PRIMER: Redundant Data Backup in the Cloud for Linux

June 25, 2014 12 min read Howto marco

Here is my problem: when I travel, I want to have access to my most important documents (like my passport, or my drivers license, or the airline tickets, or a bunch of other things). I want to have access to those documents particularly if I lose my computer and the originals. Imagine I am in Fiji on a surf trip (I wish!) and my everything gets stolen while i conquer Cloudbreak. I come out, have nothing, and have nothing to prove that I once had something.

I could store documents online, of course. But then I have to deal with security issues. What if someone gains access while I am not watching? Can I trust the company that stores them to do so securely? What if the company runs out of business? What if a hacker locks me out of my account, and I have no way to get back access?

Also, once I come up with a system that stores my emergency documents safely and securely, what about non-emergency documents? Can I find a system that stores things securely and safely, but can be updated constantly?
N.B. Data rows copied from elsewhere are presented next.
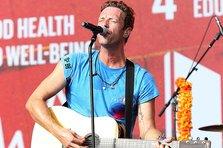Noul album Coldplay se lanseaza pe 4 decembrie!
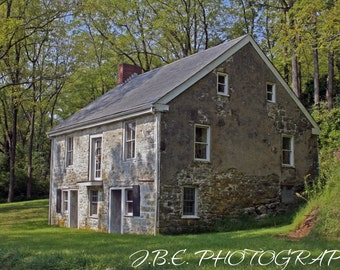 Old Stone House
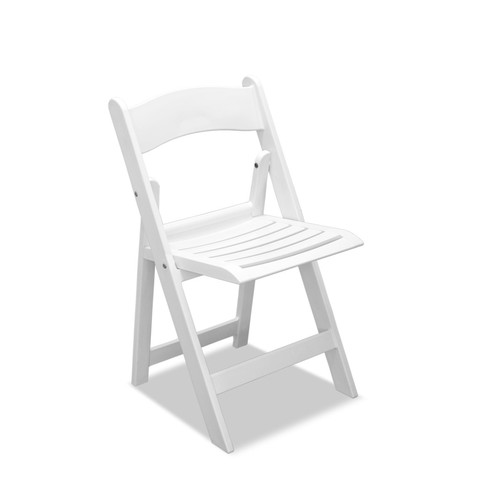 americana wedding chair hire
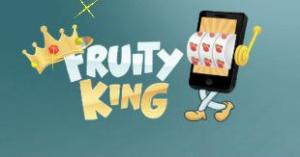 Free Roulette Fruity King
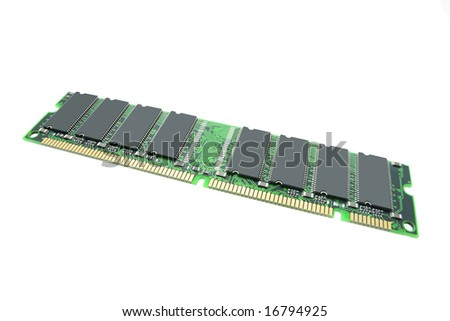 Memory Chips on Isolated white Background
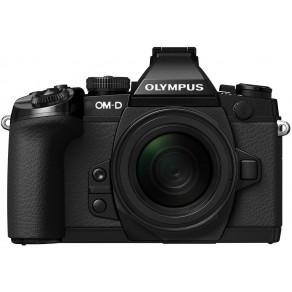 Фотоаппарат Olympus OM-D E-M1 Kit 12-50 Black/Black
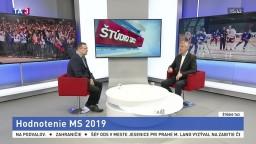 ŠTÚDIO TA3: D. Rusnák zhodnotil MS v hokeji 2019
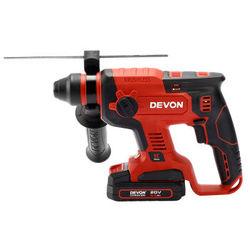 DEVON 大有 5401-Li-20RH 锂电无刷电锤 20V  +凑单品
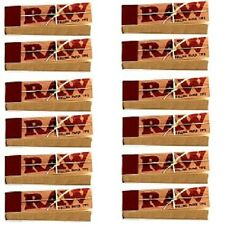 10 Packs/500 pcs Raw unbleached TIPS for hand rolled cigarette rolling paper
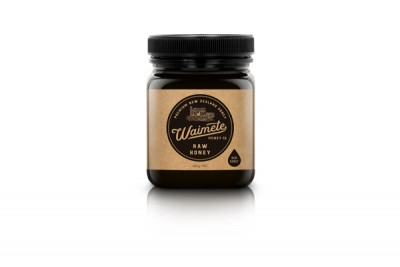 manuka honey Raw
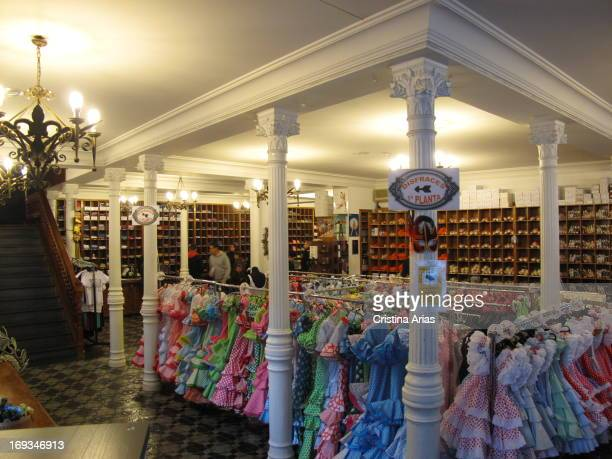 Interior of Maty Store one of Madrid's traditional stores engaged in the manufacture and sale of costumes dancing and costumes for regional Spain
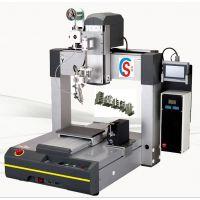 全自动焊锡机- 四轴多头自动焊锡机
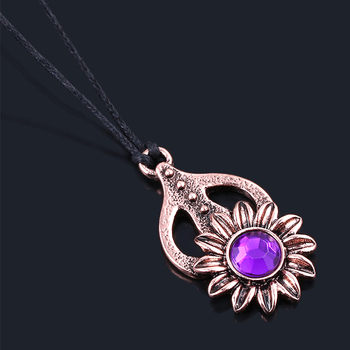 The Elder Scrolls Necklace Amulet of Mara Purple Crystal Sunflower Pendant Chokers Adjustable Rope Chain Cosplay Jewelry image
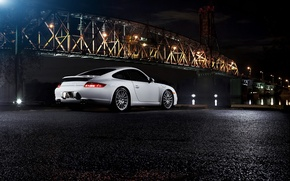 Картинка ночь, мост, порше, porsche 911 carrera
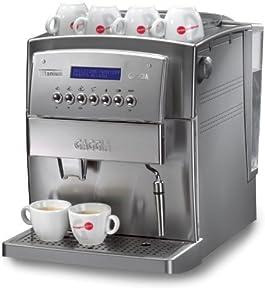 GAGGIA RI9701/01 Espressoautomat TitaniumKundenbewertung und weitere Informationen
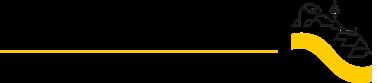 Realschule Altensteig
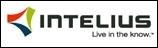 Intelius, Inc. Logo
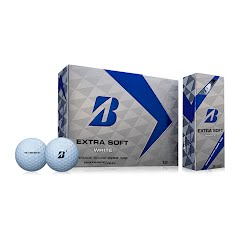Bridgestone Extra Soft Golf Balls (12 Pack) Image
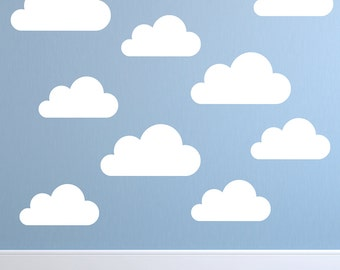 Clouds Wall Decal Set Of  Cloud Decals Wall Stickers - Nursery wall decals clouds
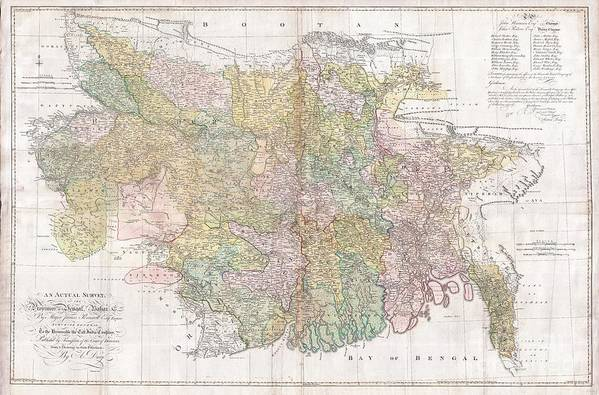 1776 Rennell Dury Wall Map Of Bihar And Bengal India Art Print By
Is there a way to have files saved online that doesn’t jeopardize their integrity?

I figured out the way, and now I am replicating my sensitive documents online, trusting my experience and not any company’s promise. And this article is a howto on how you can do so, too.

On the most fundamental level, I started with file synchronization tools like Dropbox. In case you don’t know how that works, you essentially create an account with a company (say, Dropbox). Then you designate a folder to be synchronized. From then on, dropbox (the driver software) will copy all files in that folder to the Dropbox account, and vice versa.

Dropbox is very useful for many things: you can copy files from many different computers and keep them all in sync. That’s what I do with my configuration files: they are stored in a dropbox folder and symlinked to the home directory. When I change settings on one computer, that replicates to all my computers. Really nifty. Also, you can keep your picture collection in sync – particularly useful now that Dropbox allow for instant upload of smartphone pictures.

Dropbox, like many other sync tools, makes promises about encryption. Some people have variously argued that Dropbox can’t be serious with their promises. In any case, you wouldn’t want to trust a third party with encryption of your data. Not because they don’t know how to handle it, but because you don’t know how they handle it. You are better off completely ignoring their encryption capability and only syncing (important data) you encrypted yourself.

Each service does its syncing slightly differently. But they all start from the same premise: some location on your file system is marked to be synced, and while you use it at local speed, it is synchronized in the background. This is different from other, remote file systems like NFS or sshfs, where the files are not stored on your local system, ever. They are, instead moved back and forth from your computer/laptop to a server.

This particular setup will not work with remote file systems. Well, that’s a bit overstated: it may work, or not, depending on circumstances. I certainly advocate against it.

Let us first concern ourselves with data safety. In this context, that means that if we have a failure of some sort, we can still get our data back. Usually, by failure we would mean a hard drive failure, or a stolen laptop. In this case, those are included, but we want even more data safety.

Notice how I am talking of safety and not security. Those are radically different: data safety concerns itself with making sure it doesn’t get lost, in part or totally; data security concerns itself with making sure unauthorized parties have no access to it. Think of it like this: data safety is about ensuring your access; data security is about ensuring no access to others.

Synchronization is a first good step in safeguarding your data. The principle here is that your data is stored in two different places. If you lose one copy – to hardware failure or theft – the other is still there. That’s much better than a backup on a local hard drive, because if something happens to your computer (for instance, a fire), it can easily happen to all other equipment nearby. It does you no good to have a daily backup of all your important documents, if it burns down with the originals, right?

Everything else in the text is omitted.